**EXERCISE DESCRIPTION:**
Transcribe all the entries word for word, omitting any pictures they contain.

*** DATA TO PROCESS Section Begins ***

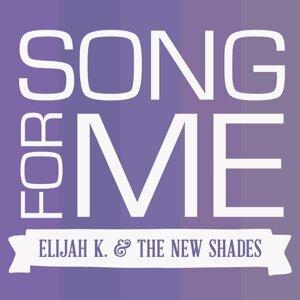 Elijah K. and the New Shades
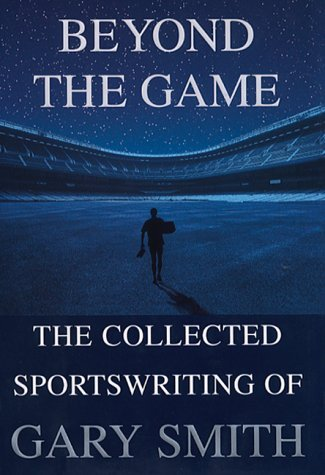 gary-smith-beyond-the-game-the-collected-sportswriting-of-ga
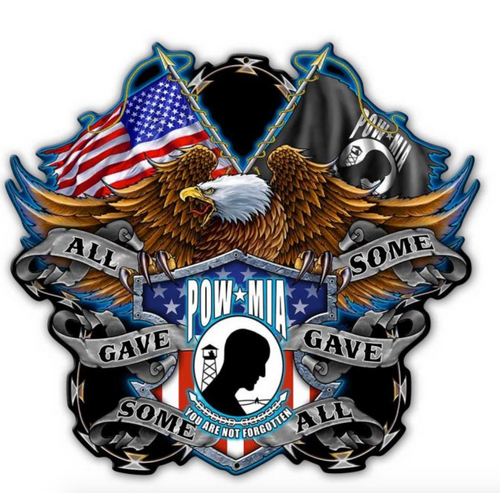 """""""ALL GAVE SOME, SOME GAVE ALL"""" -- METAL SIGN"""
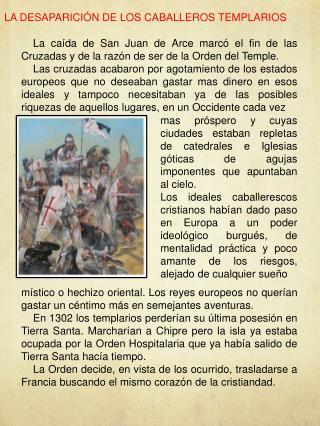 LA DESAPARICIÓN DE LOS CABALLEROS TEMPLARIOS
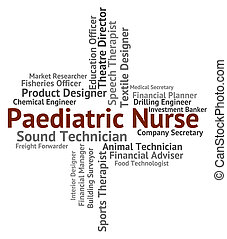 Paediatric Nurse Represents Text Carer And Paediatrician -...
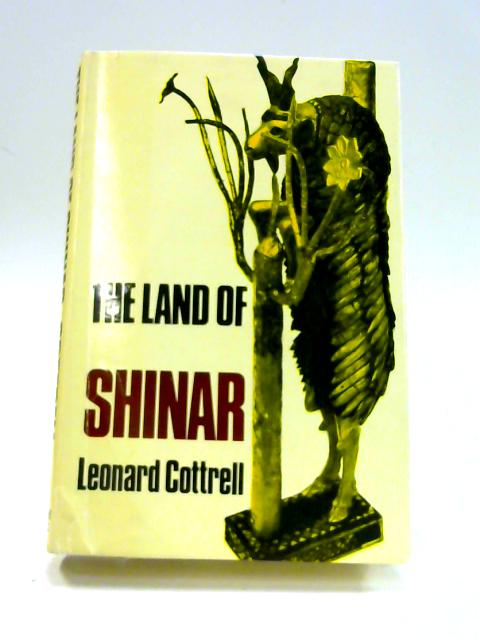 The Land of Shinar By Leonard Cottrell
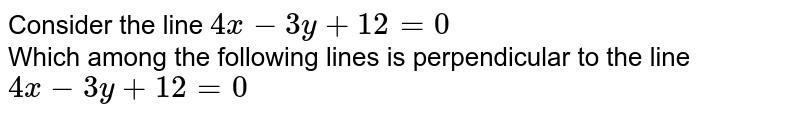 Consider the line `4x-3y+12=0` <br> Which among the following lines is perpendicular to the line `4x-3y+12=0`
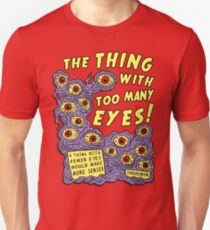 Too Many Eyes Unisex T-Shirt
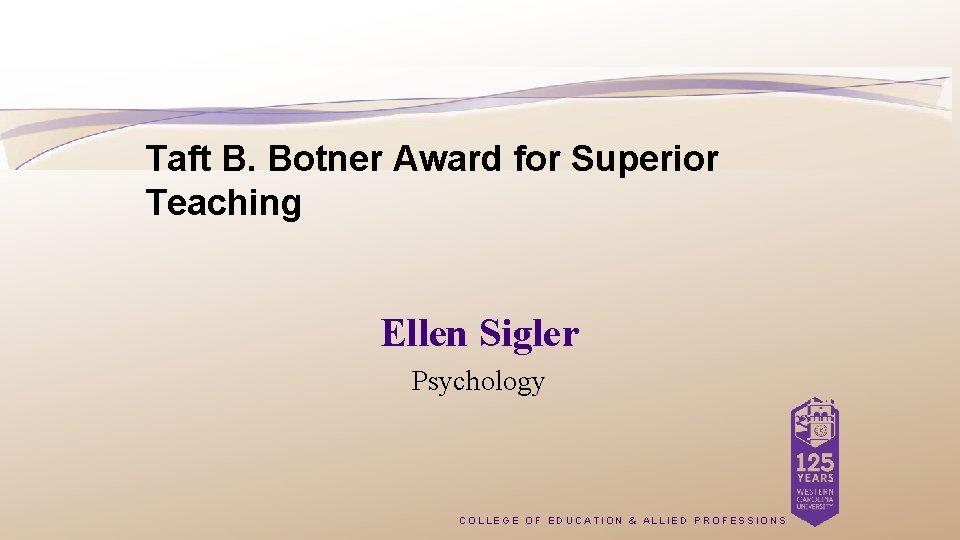 Taft B. Botner Award for Superior Teaching Ellen Sigler Psychology COLLEGE OF EDUCATION &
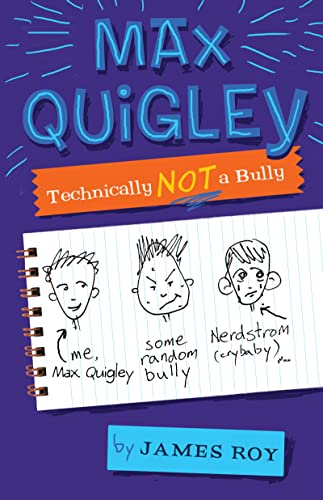 9780547152639: Max Quigley, Technically Not a Bully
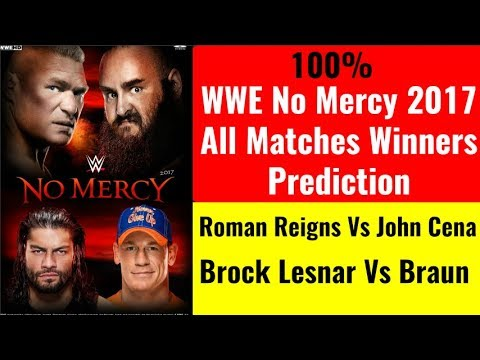 WWE No Mercy 2017 Winners Results Prediction HighlightsHindiRoman Vs John Brock Vs Braun kon jeetega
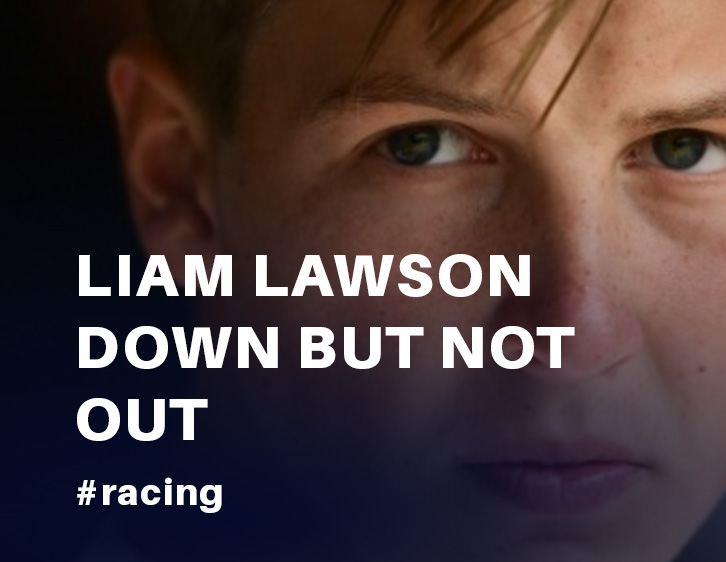 "LIAM LAWSON DOWN BUT NOT OUT: ""WE JUST NEED TO WIN RACES"""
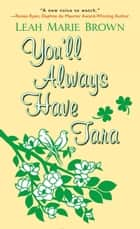 You'll Always Have Tara ebook by Leah Marie Brown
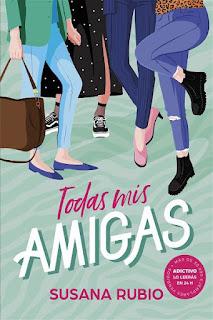 Todas mis amigas | Todas mis amigas #1 | Susana Rubio | Montena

*** DATA TO PROCESS Section Ends ***

**WRITTEN RESPONSE:**
 Elijah K. and the New Shades
 gary-smith-beyond-the-game-the-collected-sportswriting-of-ga
 """""""ALL GAVE SOME, SOME GAVE ALL"""" -- METAL SIGN"""
 LA DESAPARICIÓN DE LOS CABALLEROS TEMPLARIOS
 Paediatric Nurse Represents Text Carer And Paediatrician -...
 The Land of Shinar By Leonard Cottrell
 Consider the line `4x-3y+12=0` <br> Which among the following lines is perpendicular to the line `4x-3y+12=0`
 Too Many Eyes Unisex T-Shirt
 Taft B. Botner Award for Superior Teaching Ellen Sigler Psychology COLLEGE OF EDUCATION &
 9780547152639: Max Quigley, Technically Not a Bully
 WWE No Mercy 2017 Winners Results Prediction HighlightsHindiRoman Vs John Brock Vs Braun kon jeetega
 "LIAM LAWSON DOWN BUT NOT OUT: ""WE JUST NEED TO WIN RACES"""
 You'll Always Have Tara ebook by Leah Marie Brown
 Todas mis amigas | Todas mis amigas #1 | Susana Rubio | Montena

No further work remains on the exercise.